PREGUNTAS DE ESTUDIO
1. ¿Puedes resumir en dos oraciones el párrafo del texto sobre la cuesta de enero que empieza «A menudo se dice que el amor», conservando sus ideas principales?
2. Según el texto sobre la cuesta de enero, ¿qué gastos se multiplican por cada hijo?

TEXTO DE LECTURA
========================================================================
Aquí en enero, cuando las primeras facturas caen como nieve helada, las familias grandes son las que sienten el peso del invierno y la dureza de los números que tanto limitan los márgenes de maniobra. La calle dio con una metáfora exacta para esta realidad: la cuesta de enero que no es solo la subida por la que se deben escalar los días que arrastran las deudas de las fiestas y las ilusiones. Para las familias numerosas, la cuesta tiene una pendiente aún más empinada, un terreno más desigual. Cada hijo es un peso, y al mismo tiempo, cada hijo es un sueño. Pero esos sueños, que deberían ser talentos, se ahogan en una lluvia de gastos que no se pueden cubrir.

¿Acaso se han detenido los que dibujan leyes y presupuestos a pensar que una familia con cinco, seis, o más bocas que alimentar no es solo un número? ¿Acaso alguien se ha detenido a pensar que esas familias no pueden permitirse el lujo de ver cómo el dinero se esfuma antes de que llegue el día veinte? La cuesta de enero es especialmente dura cuando, por cada hijo, hay un gasto extra que se multiplica sin misericordia: ropa, comida, útiles escolares, medicinas, luz, gas, transporte, y una larga lista de necesidades básicas.

A menudo se dice que el amor no entiende de números, y es cierto. Pero los números, esos fríos números exactos, tampoco entienden de amor. En enero, el amor de los padres se mide en sacrificios, en decisiones difíciles, en la incertidumbre de saber si se llegará a fin de mes sin que el peso de la deuda quiebre la sonrisa. Mientras tanto, los padres de familias numerosas se encuentran con las manos vacías y el corazón lleno de preocupación.

Habrá quien diga, no sin razones, que cada cual es responsable de sus actos pero la sociedad puede entender que criar a varios hijos no es solo una elección personal, sino un acto de valentía. La ansiedad por el futuro se convierte en sombra que acecha cada decisión, cada compra, cada plan.
========================================================================
ENTRADAS PROPORCIONADAS
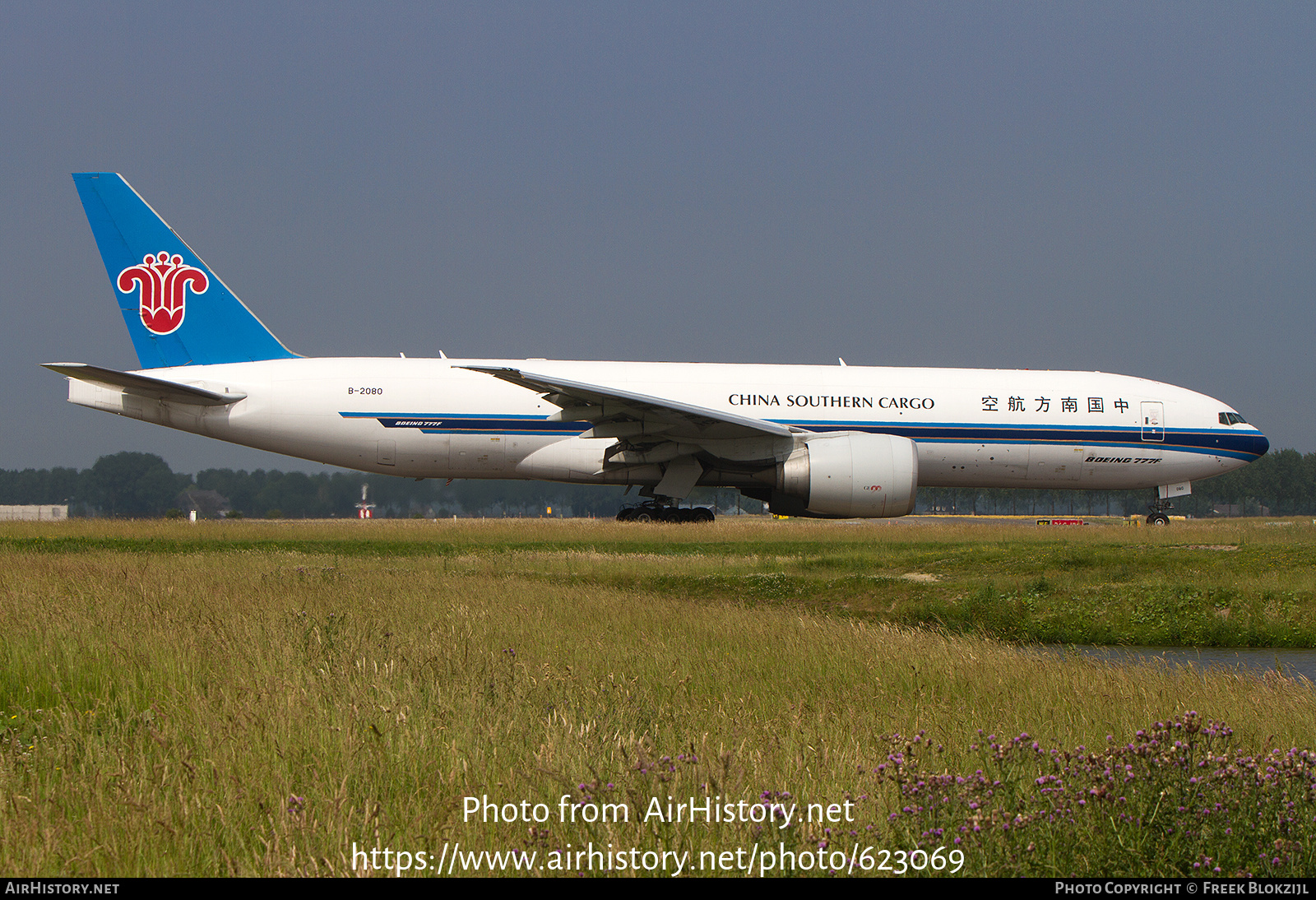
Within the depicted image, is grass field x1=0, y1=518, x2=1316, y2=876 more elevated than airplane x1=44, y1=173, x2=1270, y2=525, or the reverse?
airplane x1=44, y1=173, x2=1270, y2=525

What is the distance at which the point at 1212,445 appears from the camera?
75.7 feet

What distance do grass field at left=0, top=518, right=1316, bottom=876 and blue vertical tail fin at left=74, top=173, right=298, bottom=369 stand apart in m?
11.7

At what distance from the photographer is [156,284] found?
21406 mm

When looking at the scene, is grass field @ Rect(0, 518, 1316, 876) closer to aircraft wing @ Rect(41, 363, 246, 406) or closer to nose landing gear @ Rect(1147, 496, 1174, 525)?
aircraft wing @ Rect(41, 363, 246, 406)

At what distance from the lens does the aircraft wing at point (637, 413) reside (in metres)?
18.2

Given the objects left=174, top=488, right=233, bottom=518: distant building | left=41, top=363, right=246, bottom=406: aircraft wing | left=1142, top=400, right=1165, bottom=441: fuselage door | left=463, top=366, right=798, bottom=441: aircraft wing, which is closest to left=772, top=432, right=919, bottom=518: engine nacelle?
left=463, top=366, right=798, bottom=441: aircraft wing

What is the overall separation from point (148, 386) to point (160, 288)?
3.21 metres

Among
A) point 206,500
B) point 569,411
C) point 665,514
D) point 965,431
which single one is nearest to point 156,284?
point 569,411

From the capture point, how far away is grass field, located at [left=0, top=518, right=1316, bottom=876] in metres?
2.99

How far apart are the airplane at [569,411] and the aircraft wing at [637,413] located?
66 millimetres

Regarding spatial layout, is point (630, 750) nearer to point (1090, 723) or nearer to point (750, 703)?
point (750, 703)

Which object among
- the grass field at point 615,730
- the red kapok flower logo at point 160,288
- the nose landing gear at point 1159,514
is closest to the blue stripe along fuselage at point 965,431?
the nose landing gear at point 1159,514

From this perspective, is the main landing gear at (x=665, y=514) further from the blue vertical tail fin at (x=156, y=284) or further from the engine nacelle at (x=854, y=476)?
the blue vertical tail fin at (x=156, y=284)

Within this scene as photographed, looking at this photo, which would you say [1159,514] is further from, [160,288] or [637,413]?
[160,288]
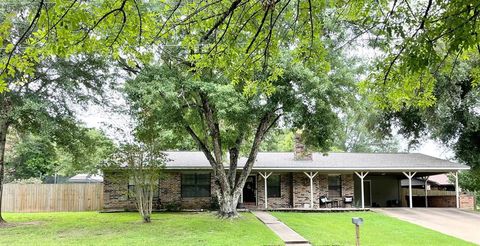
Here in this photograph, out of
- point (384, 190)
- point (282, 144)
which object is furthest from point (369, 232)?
point (282, 144)

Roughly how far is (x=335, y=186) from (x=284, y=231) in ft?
37.3

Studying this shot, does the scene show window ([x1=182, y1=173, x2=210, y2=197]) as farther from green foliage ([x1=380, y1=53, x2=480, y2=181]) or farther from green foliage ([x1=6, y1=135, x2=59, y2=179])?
green foliage ([x1=6, y1=135, x2=59, y2=179])

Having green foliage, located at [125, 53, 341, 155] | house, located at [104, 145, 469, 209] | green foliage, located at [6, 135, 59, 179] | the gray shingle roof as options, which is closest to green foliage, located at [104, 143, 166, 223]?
green foliage, located at [125, 53, 341, 155]

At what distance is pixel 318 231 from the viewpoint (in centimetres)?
1389

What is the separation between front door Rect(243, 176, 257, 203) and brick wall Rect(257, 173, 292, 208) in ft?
1.17

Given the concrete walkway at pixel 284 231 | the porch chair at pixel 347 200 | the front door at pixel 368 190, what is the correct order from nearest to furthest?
the concrete walkway at pixel 284 231
the porch chair at pixel 347 200
the front door at pixel 368 190

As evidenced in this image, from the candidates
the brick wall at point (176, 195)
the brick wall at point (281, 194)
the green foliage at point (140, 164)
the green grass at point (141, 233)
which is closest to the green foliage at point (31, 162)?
the brick wall at point (176, 195)

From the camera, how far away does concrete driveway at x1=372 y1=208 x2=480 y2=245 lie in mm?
14360

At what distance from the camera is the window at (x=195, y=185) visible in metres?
23.5

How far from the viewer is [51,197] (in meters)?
24.1

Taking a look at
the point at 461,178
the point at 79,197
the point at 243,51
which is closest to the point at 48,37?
the point at 243,51

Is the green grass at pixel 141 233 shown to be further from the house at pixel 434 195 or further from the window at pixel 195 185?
the house at pixel 434 195

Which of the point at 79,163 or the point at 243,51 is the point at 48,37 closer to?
the point at 243,51

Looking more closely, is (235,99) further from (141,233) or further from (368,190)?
(368,190)
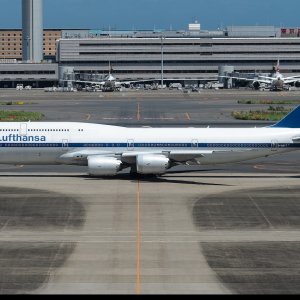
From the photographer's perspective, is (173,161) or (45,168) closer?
(173,161)

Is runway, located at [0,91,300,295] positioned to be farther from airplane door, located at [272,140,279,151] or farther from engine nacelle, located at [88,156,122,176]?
airplane door, located at [272,140,279,151]

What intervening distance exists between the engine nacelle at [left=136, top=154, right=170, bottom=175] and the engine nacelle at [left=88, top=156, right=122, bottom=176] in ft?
5.33

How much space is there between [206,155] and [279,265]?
26.1 metres

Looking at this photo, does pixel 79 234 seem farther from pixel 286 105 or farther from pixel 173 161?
pixel 286 105

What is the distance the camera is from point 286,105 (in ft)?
502

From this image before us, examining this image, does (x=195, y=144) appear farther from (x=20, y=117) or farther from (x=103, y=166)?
(x=20, y=117)

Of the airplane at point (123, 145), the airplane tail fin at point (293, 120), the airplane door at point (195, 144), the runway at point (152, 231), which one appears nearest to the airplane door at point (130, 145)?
the airplane at point (123, 145)

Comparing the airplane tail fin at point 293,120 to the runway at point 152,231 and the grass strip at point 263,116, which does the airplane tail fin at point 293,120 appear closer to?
the runway at point 152,231

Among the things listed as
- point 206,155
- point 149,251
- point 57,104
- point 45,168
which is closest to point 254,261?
point 149,251

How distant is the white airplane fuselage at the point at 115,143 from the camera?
6109 centimetres

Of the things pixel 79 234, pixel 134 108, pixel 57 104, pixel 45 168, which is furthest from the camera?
pixel 57 104

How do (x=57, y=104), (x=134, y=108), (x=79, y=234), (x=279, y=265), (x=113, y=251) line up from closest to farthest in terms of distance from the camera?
(x=279, y=265) < (x=113, y=251) < (x=79, y=234) < (x=134, y=108) < (x=57, y=104)

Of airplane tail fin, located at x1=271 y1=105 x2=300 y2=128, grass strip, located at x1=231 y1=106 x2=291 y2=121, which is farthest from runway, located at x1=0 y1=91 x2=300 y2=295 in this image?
grass strip, located at x1=231 y1=106 x2=291 y2=121

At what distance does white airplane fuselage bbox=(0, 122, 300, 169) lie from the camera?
61094 mm
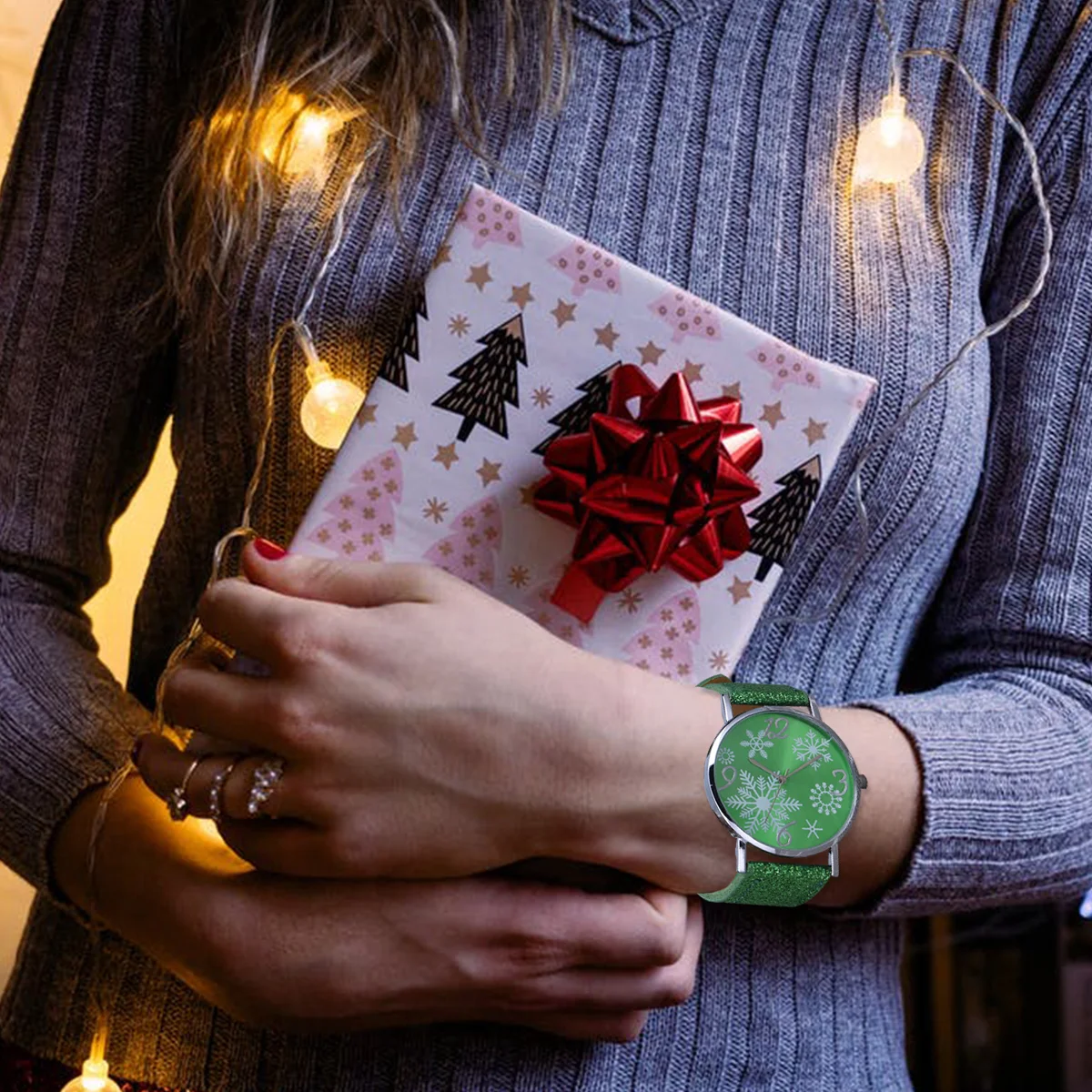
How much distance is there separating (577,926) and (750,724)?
11cm

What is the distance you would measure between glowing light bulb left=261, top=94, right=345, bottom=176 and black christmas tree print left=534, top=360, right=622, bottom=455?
203 millimetres

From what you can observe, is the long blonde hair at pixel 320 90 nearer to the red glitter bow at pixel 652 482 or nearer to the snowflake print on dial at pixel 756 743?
the red glitter bow at pixel 652 482

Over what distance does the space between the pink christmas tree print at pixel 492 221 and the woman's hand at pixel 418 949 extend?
0.27 meters

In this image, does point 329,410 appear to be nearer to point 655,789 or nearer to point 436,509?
point 436,509

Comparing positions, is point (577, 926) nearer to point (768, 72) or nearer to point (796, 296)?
point (796, 296)

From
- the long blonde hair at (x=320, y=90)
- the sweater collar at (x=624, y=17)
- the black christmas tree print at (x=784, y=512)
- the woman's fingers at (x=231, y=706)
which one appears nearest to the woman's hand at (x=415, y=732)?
the woman's fingers at (x=231, y=706)

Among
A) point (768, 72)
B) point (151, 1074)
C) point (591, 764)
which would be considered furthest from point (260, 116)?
point (151, 1074)

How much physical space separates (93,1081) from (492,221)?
0.43 meters

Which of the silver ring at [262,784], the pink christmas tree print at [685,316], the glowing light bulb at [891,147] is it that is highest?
the glowing light bulb at [891,147]

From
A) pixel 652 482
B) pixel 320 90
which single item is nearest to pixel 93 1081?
pixel 652 482

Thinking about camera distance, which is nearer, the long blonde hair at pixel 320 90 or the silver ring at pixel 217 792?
the silver ring at pixel 217 792

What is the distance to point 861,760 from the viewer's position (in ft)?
1.94

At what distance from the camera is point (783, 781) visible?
0.56 metres

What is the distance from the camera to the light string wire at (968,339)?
649mm
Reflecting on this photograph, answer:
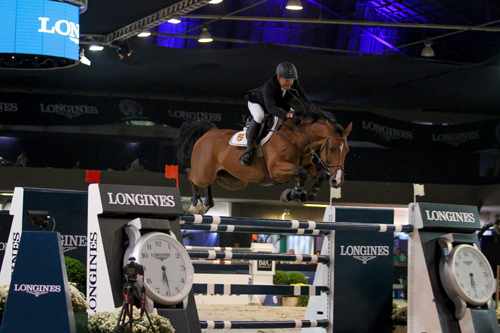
========================================================================
SOLUCIONARIO
1. El amor no entiende de números, pero los números tampoco entienden de amor. En enero, el amor de los padres se mide en sacrificios, decisiones difíciles y la incertidumbre de llegar a fin de mes, mientras los de familias numerosas tienen las manos vacías y el corazón lleno de preocupación.

2. Ropa, comida, útiles escolares, medicinas, luz, gas, transporte y una larga lista de necesidades básicas.